I waivered about an expensive course of shots when I had no time. I was told I’d be sent a certified letter, indicating I could die.

So I signed up. The woman scheduling the shots on Tuesday afternoon was accommodating when I told her I couldn’t start on Wednesday morning or my paper might not be published. I started on Thursday after covering a court sentencing.

It turns out the county pays for anything my insurance doesn’t cover. And, having been through the first five shots at the county’s health clinic in Albany, I can honestly say, it’s not so bad. Everyone in the department I’ve encountered — from the man who broke the news to the nurses who gave the shots — has been informative and helpful.

My veterinarian’s office was equally accommodating, giving Rip, who was already vaccinated against rabies, a booster shot on Tuesday, the very day I found out the bat was rabid. This kept me from re-playing scenes in my head from a childhood favorite, Old Yeller, where a faithful frontier dog has to be killed after protecting his family from a rabid wolf, rather than a bat.

I’ve learned a lot about rabies in the past week and have written an article, elsewhere in this edition, so that our readers will be better informed than I was.

Okoniewski sent me an e-mail with the lab report, saying that the rabies was found by a fluorescent antibody test on the bat’s brain.

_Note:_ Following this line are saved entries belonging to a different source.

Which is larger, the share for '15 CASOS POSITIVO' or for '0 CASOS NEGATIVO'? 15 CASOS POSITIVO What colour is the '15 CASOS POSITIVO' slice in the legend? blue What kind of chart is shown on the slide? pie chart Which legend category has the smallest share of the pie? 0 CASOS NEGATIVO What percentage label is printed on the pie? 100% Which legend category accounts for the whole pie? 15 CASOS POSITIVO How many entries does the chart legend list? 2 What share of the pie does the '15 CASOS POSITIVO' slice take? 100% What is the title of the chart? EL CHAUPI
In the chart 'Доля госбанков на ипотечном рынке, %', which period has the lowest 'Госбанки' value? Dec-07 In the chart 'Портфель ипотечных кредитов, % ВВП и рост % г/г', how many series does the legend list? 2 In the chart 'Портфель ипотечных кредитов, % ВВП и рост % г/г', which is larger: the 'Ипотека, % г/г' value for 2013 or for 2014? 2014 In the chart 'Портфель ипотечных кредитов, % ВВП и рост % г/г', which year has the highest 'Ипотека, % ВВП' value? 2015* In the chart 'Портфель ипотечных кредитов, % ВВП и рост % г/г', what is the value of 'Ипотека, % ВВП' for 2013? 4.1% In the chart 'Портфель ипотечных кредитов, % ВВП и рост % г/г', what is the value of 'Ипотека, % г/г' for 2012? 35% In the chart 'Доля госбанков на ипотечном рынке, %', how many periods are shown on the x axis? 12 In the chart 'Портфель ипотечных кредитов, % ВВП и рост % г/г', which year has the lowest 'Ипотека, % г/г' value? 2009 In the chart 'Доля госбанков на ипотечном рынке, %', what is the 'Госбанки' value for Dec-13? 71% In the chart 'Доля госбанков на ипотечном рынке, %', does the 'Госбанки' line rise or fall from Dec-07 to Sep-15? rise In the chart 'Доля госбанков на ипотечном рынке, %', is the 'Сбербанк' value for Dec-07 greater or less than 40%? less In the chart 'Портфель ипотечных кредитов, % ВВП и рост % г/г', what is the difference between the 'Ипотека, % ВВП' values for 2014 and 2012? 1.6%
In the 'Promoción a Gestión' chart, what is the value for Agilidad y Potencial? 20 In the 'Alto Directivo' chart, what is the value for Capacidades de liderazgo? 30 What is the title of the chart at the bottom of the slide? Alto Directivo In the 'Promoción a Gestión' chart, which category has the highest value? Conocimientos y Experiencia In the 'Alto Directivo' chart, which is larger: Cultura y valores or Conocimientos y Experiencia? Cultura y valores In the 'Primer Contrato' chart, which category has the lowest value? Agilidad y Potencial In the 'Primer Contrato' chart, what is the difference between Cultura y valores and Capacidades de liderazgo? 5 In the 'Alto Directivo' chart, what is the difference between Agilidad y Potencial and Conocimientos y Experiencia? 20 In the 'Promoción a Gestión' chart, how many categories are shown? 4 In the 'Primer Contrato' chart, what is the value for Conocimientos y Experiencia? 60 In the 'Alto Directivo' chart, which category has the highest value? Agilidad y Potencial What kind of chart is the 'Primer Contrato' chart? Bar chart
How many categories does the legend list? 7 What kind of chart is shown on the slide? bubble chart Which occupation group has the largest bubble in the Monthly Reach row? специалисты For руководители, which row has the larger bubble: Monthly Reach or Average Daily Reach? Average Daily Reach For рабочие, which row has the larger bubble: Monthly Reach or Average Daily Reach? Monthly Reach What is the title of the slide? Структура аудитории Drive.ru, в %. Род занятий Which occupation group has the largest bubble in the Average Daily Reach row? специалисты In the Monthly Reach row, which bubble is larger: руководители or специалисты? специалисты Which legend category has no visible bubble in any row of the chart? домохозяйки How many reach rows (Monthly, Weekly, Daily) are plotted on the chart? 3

The necropsy, or animal autopsy, showed pale spots on its wings, ticks on its right ear and thorax, no fat, and an empty stomach.

Okoniewski wrote that the case illustrates how difficult it is to predict rabies. Of the two bats he looked at that day — mine and the red bat — he would have guessed, if either had rabies, based on circumstantial evidence, it would have been the red bat.

“Your bat seemed to perfectly fit the trapped-inside-a-house-for-days-but-otherwise-OK scenario,” he wrote, “whereas the red bat was curled up on a sidewalk for no apparent reason.”

This reinforces for me the need to keep looking for answers rather than accepting surface appearances; an old newspaperman once called it “having rats in your belly.” I’m grateful there’s a public-health system in place, with someone like Okoniewski, that made it happen.

Oddly, the entire experience has reduced rather than heightened my fear of bats.  Maybe because I see there is a rational course that can be pursued when confronted with rabies. Maybe it is just learning about the kindness of people who helped me but are not named here.

Maybe, too, it is thinking of my poor bat’s face, cupped in Okoniewski hand. I looked up Roethke’s poem, which ends, “For something is amiss or out of place/ When mice with wings can wear a human face.”